YOUR INSTRUCTIONS = A single number is the answer here: the count of lines in the records below in which the word "review" appears.

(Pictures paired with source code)
▽

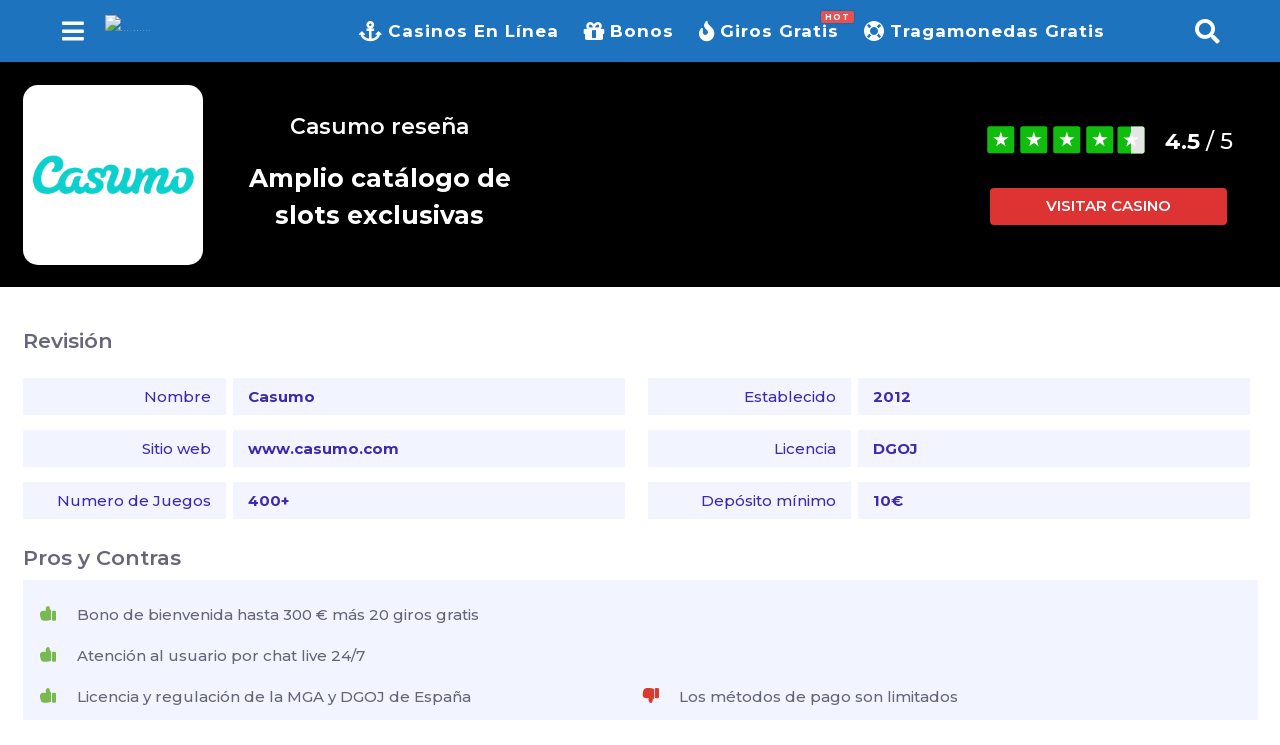

--- FILE ---
content_type: image/svg+xml
request_url: https://casinos247.es/wp-content/plugins/casino-review/css/svg/con.svg
body_size: -123
content:
<svg width="7" height="6" viewBox="0 0 7 6" fill="none" xmlns="http://www.w3.org/2000/svg">
<path d="M5.70572 0.344378H6.20415C6.47928 0.344378 6.70258 0.545866 6.70258 0.794129V3.49263C6.70258 3.74089 6.47928 3.94238 6.20415 3.94238H5.70572C5.43059 3.94238 5.20729 3.74089 5.20729 3.49263V0.794129C5.20729 0.545866 5.43059 0.344378 5.70572 0.344378Z" fill="#D73C2D"/>
<path d="M0.902992 2.8584C0.902992 3.45657 1.44129 3.9423 2.1042 3.9423H3.09607C3.04124 4.09972 2.9914 4.3111 2.9914 4.55846C2.9914 5.28706 3.42503 5.61987 3.82377 5.61987C4.42189 5.61987 4.42189 5.04419 4.42189 4.76535C4.42189 4.42354 4.75085 4.11771 5.01501 3.92881C4.93527 3.79838 4.89041 3.64997 4.89041 3.49255V0.794049C4.89041 0.753572 4.89539 0.713094 4.90038 0.672616C4.46675 0.510706 3.77393 0.344298 2.77708 0.344298H2.39827C1.80016 0.344298 1.27681 0.735581 1.1871 1.25279L1.20703 1.25729C0.962804 1.71604 0.902992 2.84491 0.902992 2.8584Z" fill="#D73C2D"/>
</svg>


--- FILE ---
content_type: image/svg+xml
request_url: https://casinos247.es/wp-content/plugins/casino-review/css/svg/pro.svg
body_size: -122
content:
<svg width="6" height="6" viewBox="0 0 6 6" fill="none" xmlns="http://www.w3.org/2000/svg">
<path d="M4.59322 5.31956H5.00938C5.2391 5.31956 5.42554 5.15133 5.42554 4.94404V2.69095C5.42554 2.48366 5.2391 2.31543 5.00938 2.31543H4.59322C4.3635 2.31543 4.17706 2.48366 4.17706 2.69095V4.94404C4.17706 5.15133 4.3635 5.31956 4.59322 5.31956Z" fill="#7AB94D"/>
<path d="M0.583111 3.22047C0.583111 2.72103 1.03256 2.31547 1.58605 2.31547H2.41421C2.36843 2.18404 2.32682 2.00755 2.32682 1.80101C2.32682 1.19268 2.68887 0.914795 3.0218 0.914795C3.52119 0.914795 3.52119 1.39546 3.52119 1.62828C3.52119 1.91367 3.79585 2.16902 4.01642 2.32674C3.94983 2.43564 3.91238 2.55956 3.91238 2.69099V4.94409C3.91238 4.97788 3.91654 5.01168 3.9207 5.04548C3.55864 5.18066 2.98018 5.3196 2.14787 5.3196H1.83159C1.3322 5.3196 0.89523 4.9929 0.820321 4.56106L0.836968 4.5573C0.63305 4.17428 0.583111 3.23173 0.583111 3.22047Z" fill="#7AB94D"/>
</svg>


--- FILE ---
content_type: image/svg+xml
request_url: https://casinos247.es/wp-content/plugins/casino-review/css/svg/star_half.svg
body_size: -262
content:
<svg width="7" height="7" viewBox="0 0 7 7" fill="none" xmlns="http://www.w3.org/2000/svg">
<rect x="0.122314" y="0.116455" width="6.29738" height="6.29738" rx="0.5" fill="#10BC0D"/>
<path d="M6.41968 5.9137C6.41968 6.18984 6.19582 6.4137 5.91968 6.4137L3.26816 6.4137L3.26816 0.11632L5.91968 0.11632C6.19582 0.11632 6.41968 0.340178 6.41968 0.61632L6.41968 5.9137Z" fill="#E5E5E5"/>
<path d="M3.27056 1.37561L3.69472 2.68102H5.06731L3.95686 3.48781L4.38101 4.79323L3.27056 3.98644L2.16011 4.79323L2.58426 3.48781L1.47381 2.68102H2.84641L3.27056 1.37561Z" fill="white"/>
</svg>


--- FILE ---
content_type: image/svg+xml
request_url: https://casinos247.es/wp-content/plugins/casino-review/css/svg/star_full.svg
body_size: -259
content:
<svg width="7" height="7" viewBox="0 0 7 7" fill="none" xmlns="http://www.w3.org/2000/svg">
<rect x="0.550781" y="0.0640869" width="6.29738" height="6.29738" rx="0.5" fill="#10BC0D"/>
<path d="M3.69903 1.323L4.12318 2.62841H5.49578L4.38532 3.4352L4.80948 4.74062L3.69903 3.93383L2.58858 4.74062L3.01273 3.4352L1.90228 2.62841H3.27487L3.69903 1.323Z" fill="white"/>
</svg>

△

RESULT OF THIS EXERCISE = 4